Ars subtilior (Latin for 'subtler art') is a musical style characterized by rhythmic and notational complexity, centered on Paris, Avignon in southern France, and also in northern Spain at the end of the fourteenth century. The style also is found in the French Cypriot repertory. Often the term is used in contrast with ars nova, which applies to the musical style of the preceding period from about 1310 to about 1370; though some scholars prefer to consider the ars subtilior a subcategory of the earlier style. Primary sources for the ars subtilior are the Chantilly Codex, the Modena Codex (Mod A M 5.24), and the Turin Manuscript (Torino J.II.9).
Overview and history
Musically, the productions of the ars subtilior are highly refined, complex, difficult to sing, and probably were produced, sung and enjoyed by a small audience of specialists and connoisseurs. Hoppin suggests the superlative ars subtilissima, saying, "not until the twentieth century did music again reach the most subtle refinements and rhythmic complexities of the manneristic style." They are almost exclusively secular songs, and have as their subject matter love, war, chivalry, and stories from classical antiquity. There are even some songs written in praise of public figures (for example Antipope Clement VII). Daniel Albright compares avant-garde and modernist music of the 20th century's "emphasis on generating music through technical experiment" to the precedent set by the ars subtilior movement's "autonomous delight in extending the kingdom of sound." He cites Baude Cordier's perpetual canon Tout par compas (All by compass am I composed), notated on a circular staff.

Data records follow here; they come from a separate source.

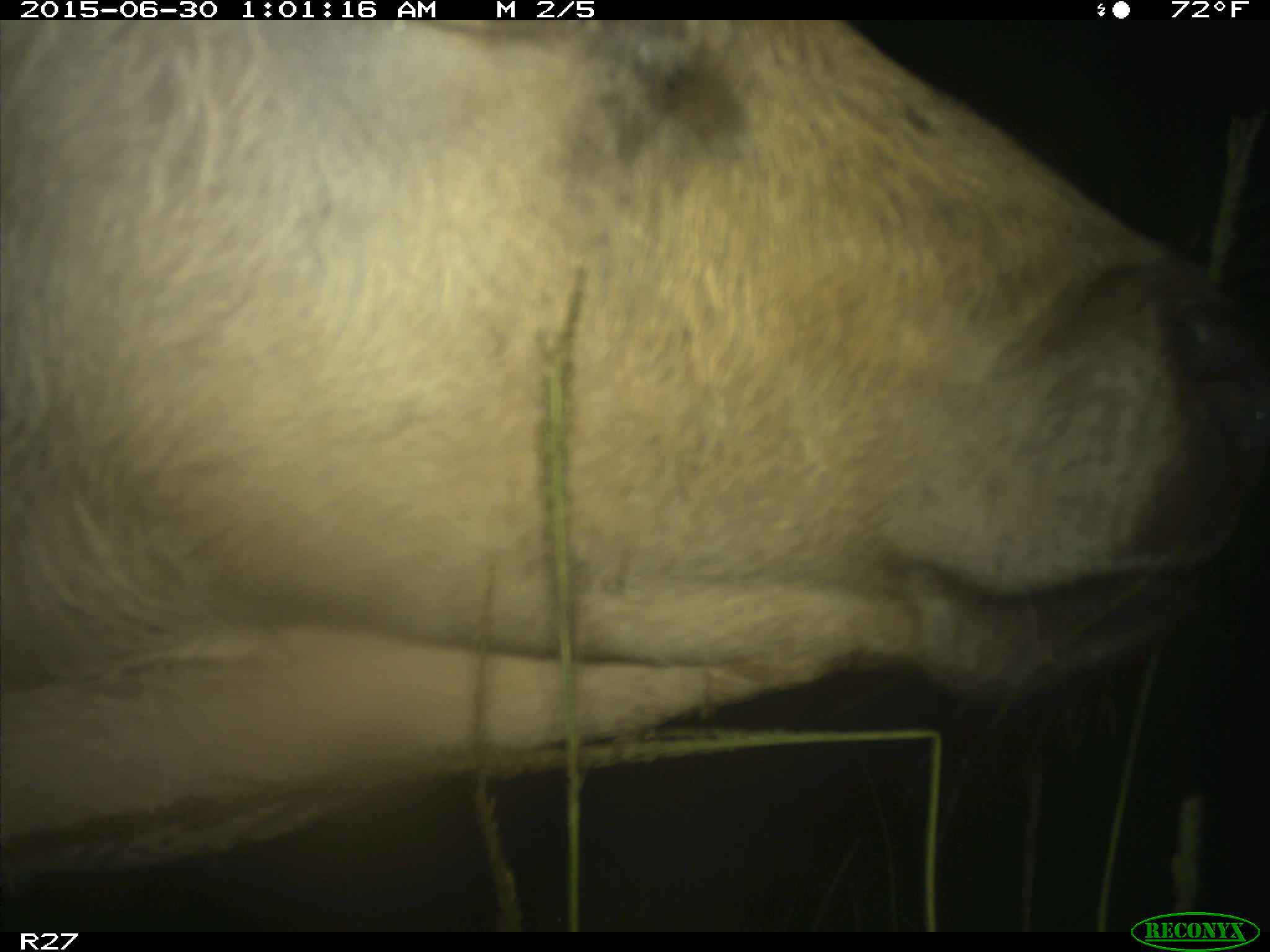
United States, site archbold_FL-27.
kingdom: Animalia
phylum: Chordata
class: Mammalia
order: Artiodactyla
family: Bovidae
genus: Bos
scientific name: Bos taurus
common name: domestic cow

Albright contrasts this motivation with "expressive urgency" and "obedience to rules of craft" and, indeed, "ars subtilior" was coined by musicologist Ursula Günther in 1960 to avoid the negative connotations of the terms manneristic style and mannered notation. (Günther's coinage was based on references in Tractatus de diversis figuris, attributed to Philippus de Caserta, to composers moving to a style "post modum subtiliorem comparantes" and developing an "artem magis subtiliter".)
One of the centers of activity of the style was Avignon at the end of the Babylonian Captivity of the Papacy and during the Great Schism (1378–1417), the time during which the Western Church had a pope both in Rome and in Avignon. The town on the Rhône had developed into an active cultural center, and produced the most significant surviving body of secular song of the late fourteenth century.
The style spread into northern Spain and as far as Cyprus (which was a French cultural outpost at the time). French, Flemish, Spanish and Italian composers used the style.